* [Исходный фрагмент]:
#####

В стихотворном «Предисловии к поэме А. С. Пушкина „Гаврилиада“» (1918) Демьян Бедный писал:
Друзья мои, открыто говорю,
Без хитростных раздумий и сомнении:
Да, Пушкин - наш! Наш добрый светлый гений!
И я ль его минувшим укорю?
Он не стоял еще... за «власть Советов»,
Но... к ней прошел он некую ступень.
В его лучах лучи других поэтов -
Случайная и трепетная тень.

#####

* [Суть задания]:
Продолжите фрагмент о стихотворном предисловии Демьяна Бедного к «Гаврилиаде» после последней приведенной строки. Материал к этому фрагменту отношения не имеет.

Данные для привязки к изображениям:
#####

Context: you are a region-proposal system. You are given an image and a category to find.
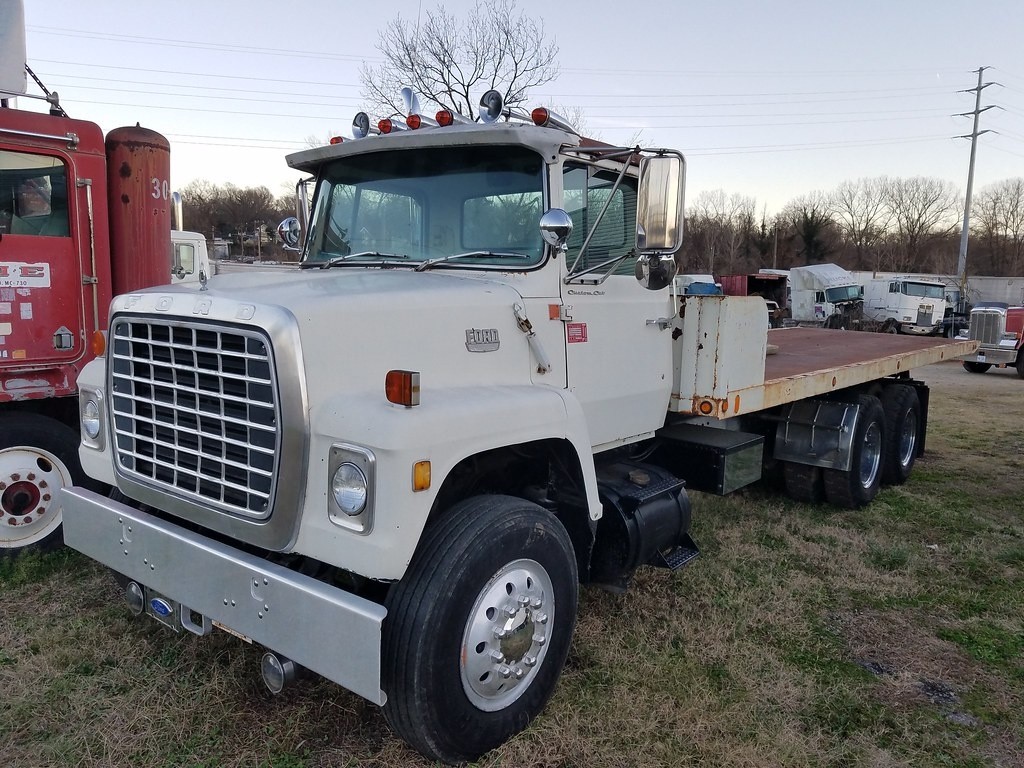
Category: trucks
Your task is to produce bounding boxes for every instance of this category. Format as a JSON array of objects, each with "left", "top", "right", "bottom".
[
  {"left": 0, "top": 0, "right": 300, "bottom": 559},
  {"left": 670, "top": 265, "right": 967, "bottom": 335},
  {"left": 59, "top": 87, "right": 981, "bottom": 764},
  {"left": 953, "top": 306, "right": 1024, "bottom": 379}
]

#####

* [Результат выполнения]:
Ему чужда минувшей жизни мерзость...106
Стихотворение это - характерный литературный документ эпохи. В нем отчетливо слышатся отзвуки горячих дебатов, кипевших вокруг вопроса: «принимать ли классиков», по пути ли с ними революционному искусству? Включаясь в этот спор, Демьян Бедный не без иронии воспроизводит ходячие аргументы тех, с кем он несогласен, чтобы с еще большей твердостью формулировать свой вывод: «великие» принадлежат не только прошлому, «Пушкин - наш!» Эта позиция была глубоко плодотворной. Но не многие разделяли ее так последовательно и убежденно как это делал Бедный.